[[ EXCERPTED RECORDS open ]]
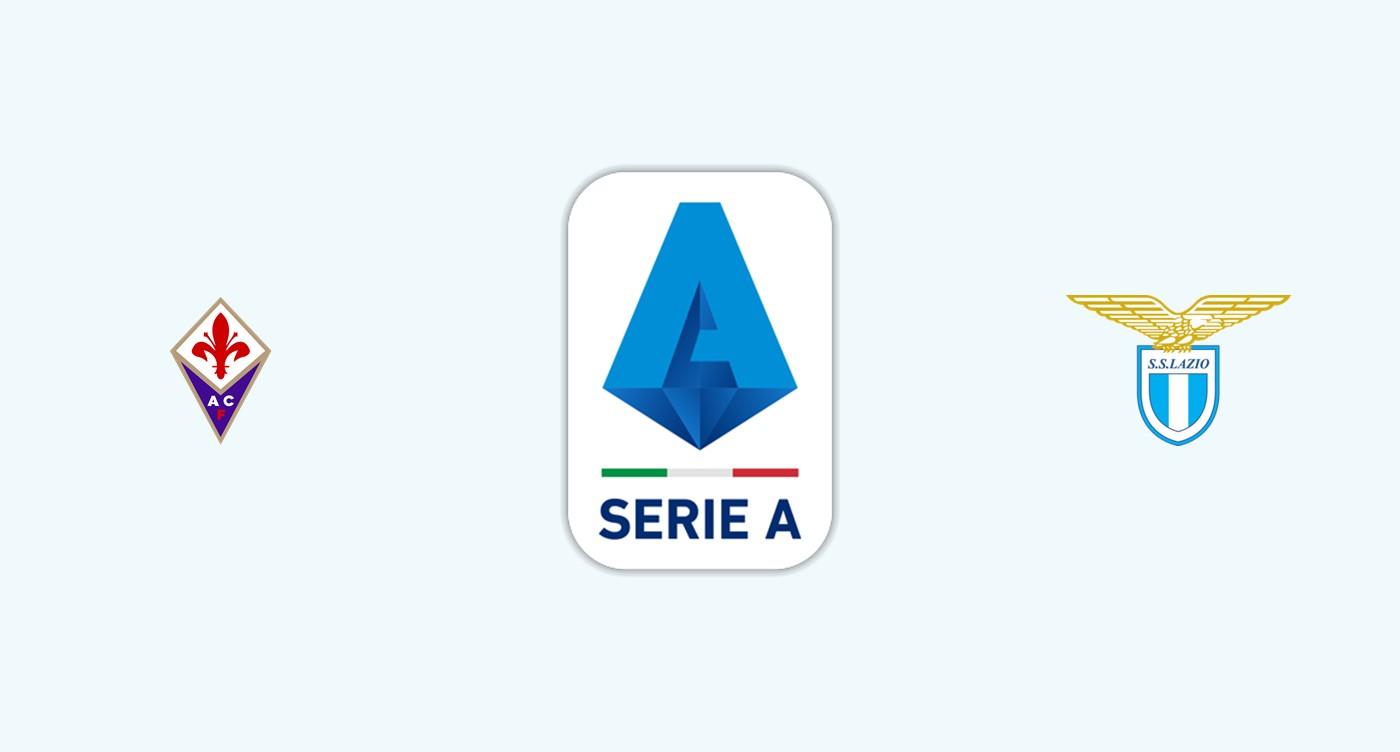 Fiorentina v Lazio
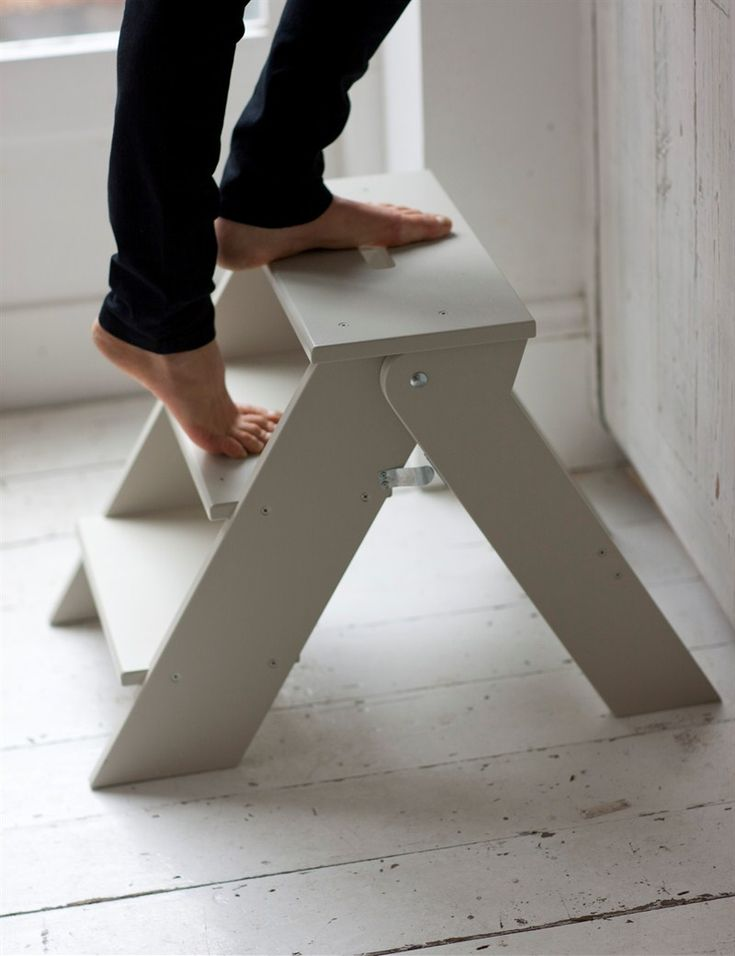 I need this!!! Ease the strain of stretching to get those hard to reach things on a shelf or cupboard with this classic step stool with three sturdy steps. This step stool folds flat for storage when not in use. Perfect for a kitchen or bathroom.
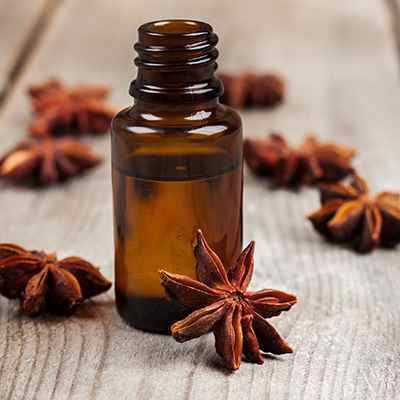 Tinh Dầu Hồi (Đại Hồi)- Anise Star Essential Oil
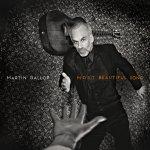 Most Beautiful Song - Martin Gallop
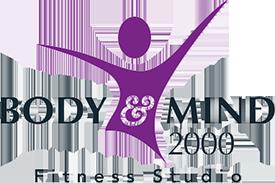 Body & Mind 2000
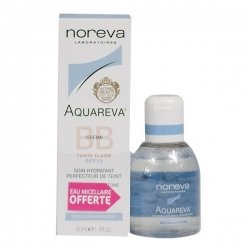 Noreva Aquareva BB Crème Teinte Claire SPF15 40ml + Eau Micellaire 100ml OFFERTE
[[ EXCERPTED RECORDS closed ]]
**YOUR GOAL:**
Make an exact copy of the records above, with the pictures left out.

**EXERCISE RESULT:**
 Fiorentina v Lazio
 I need this!!! Ease the strain of stretching to get those hard to reach things on a shelf or cupboard with this classic step stool with three sturdy steps. This step stool folds flat for storage when not in use. Perfect for a kitchen or bathroom.
 Tinh Dầu Hồi (Đại Hồi)- Anise Star Essential Oil
 Most Beautiful Song - Martin Gallop
 Body & Mind 2000
 Noreva Aquareva BB Crème Teinte Claire SPF15 40ml + Eau Micellaire 100ml OFFERTE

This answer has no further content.